課題文 ::
►

【ユドヨノ政権10年】 政治の安定不可欠 経済成長、国際環境も有利に 富吉賢一氏 (ジェトロ・ジャカルタ事務所長)
ユドヨノ政権の10年で経済も着実に成長した。日本とインドネシアの経済のパイプも一層太くなった。日本貿易振興機構(ジェトロ)ジャカルタ事務所の富吉賢一所長はインドネシアの経済成長について「国際的な経済環境が有利に働いたことと、国内政治が安定した事が大きかった」と指摘した。
「ユドヨノ大統領の最大の貢献は『民主政治下の安定』という貴重な『成功体験』をこの国にもたらしたこと」と富吉氏は評価する。「アジア・アフリカ諸国はもちろん、中東の『アラブの春』でも民主化に乗り出して挫折した国は枚挙にいとまがない。10年前、インドネシアでさえ、このまま民主化が定着すると信じていた人は少なかったと思う。しかし、安定政権を維持して、世界に冠たる民主国家としてのインドネシアの評価を確立した」。経済的な成長に、政治の安定は不可欠だった、と強調した。
この10年で国際経済に甚大な影響を与えたのが2008年のリーマンショック。富吉氏は「09年、インドネシアの実質GDP成長率は4.5%で、中国、インドと共にプラス成長を維持した3大国の一角を占めた」と指摘する。
確かに、近隣のシンガポール、マレーシア、タイは09年、マイナス成長になっており、それに比べ、インドネシアは「軽症」で、落ち込みの小さい安定した成長を続けてきた。成長率の推移を見ると、「この10年では11年の6.5%をピークに、半分は6%に乗っている。期待通りの成長率を実現した」と述べた。このため、リーマンショック後、米国はダメになって、行き場を失った投資資金がインドネシアの証券市場に流入した。
■日本車の生産急拡大
富吉氏はさまざまな数字や傾向をあげた。まず、日本からの直接投資だが、11年から急増し、13年には47億ドルで各国別のトップになった。「主な理由は東日本大震災後の急速な円高です。11年10月、1ドル75円になっている。海外に出るしかない、となってトヨタ、日産、ホンダなど自動車を中心に製造業がインドネシアにどっと進出、工場の新設、拡張の増産投資をした」と説明した。トヨタの販売台数は03年の約10万台から、13年には約43万台。この10年で4.3倍になっている。インドネシアの車の生産台数もリーマンショック後の落ち込みで46万台から13年の120万台へと、4年で3倍に急増している。

◄

課題 1 ::
課題文のうち、「この10年で国際経済に甚大な」で始まり「20万台へと、4年で3倍に急増している。」までの部分を、一字も変えずに書き写すこと。
課題 2 ::
課題文の内容を二文で要約すること。
資料は使わなくてよい。

入力資料 ::
►

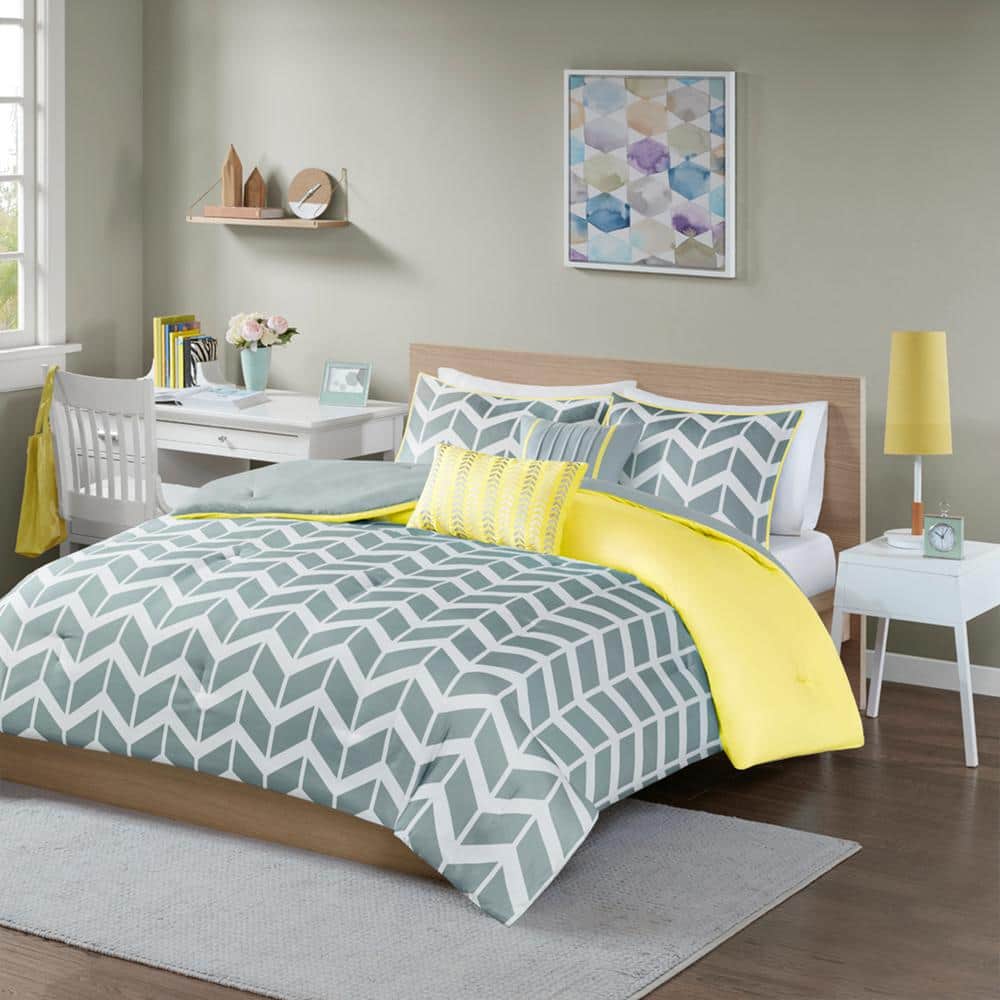 Intelligent Design Laila 4-Piece Yellow Twin Comforter Set-ID10-013 ...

◄

解答欄 1 ::
この10年で国際経済に甚大な影響を与えたのが2008年のリーマンショック。富吉氏は「09年、インドネシアの実質GDP成長率は4.5%で、中国、インドと共にプラス成長を維持した3大国の一角を占めた」と指摘する。
確かに、近隣のシンガポール、マレーシア、タイは09年、マイナス成長になっており、それに比べ、インドネシアは「軽症」で、落ち込みの小さい安定した成長を続けてきた。成長率の推移を見ると、「この10年では11年の6.5%をピークに、半分は6%に乗っている。期待通りの成長率を実現した」と述べた。このため、リーマンショック後、米国はダメになって、行き場を失った投資資金がインドネシアの証券市場に流入した。
■日本車の生産急拡大
富吉氏はさまざまな数字や傾向をあげた。まず、日本からの直接投資だが、11年から急増し、13年には47億ドルで各国別のトップになった。「主な理由は東日本大震災後の急速な円高です。11年10月、1ドル75円になっている。海外に出るしかない、となってトヨタ、日産、ホンダなど自動車を中心に製造業がインドネシアにどっと進出、工場の新設、拡張の増産投資をした」と説明した。トヨタの販売台数は03年の約10万台から、13年には約43万台。この10年で4.3倍になっている。インドネシアの車の生産台数もリーマンショック後の落ち込みで46万台から13年の120万台へと、4年で3倍に急増している。

解答欄 2 ::
ユドヨノ政権の10年でインドネシア経済は着実に成長し、ジェトロ・ジャカルタ事務所の富吉賢一所長は、その要因として国際的な経済環境が有利に働いたことと国内政治の安定を挙げた。リーマンショック後の09年にもインドネシアはプラス成長を維持し、11年からは急速な円高を背景に、自動車を中心とする日本の製造業の直接投資が急増した。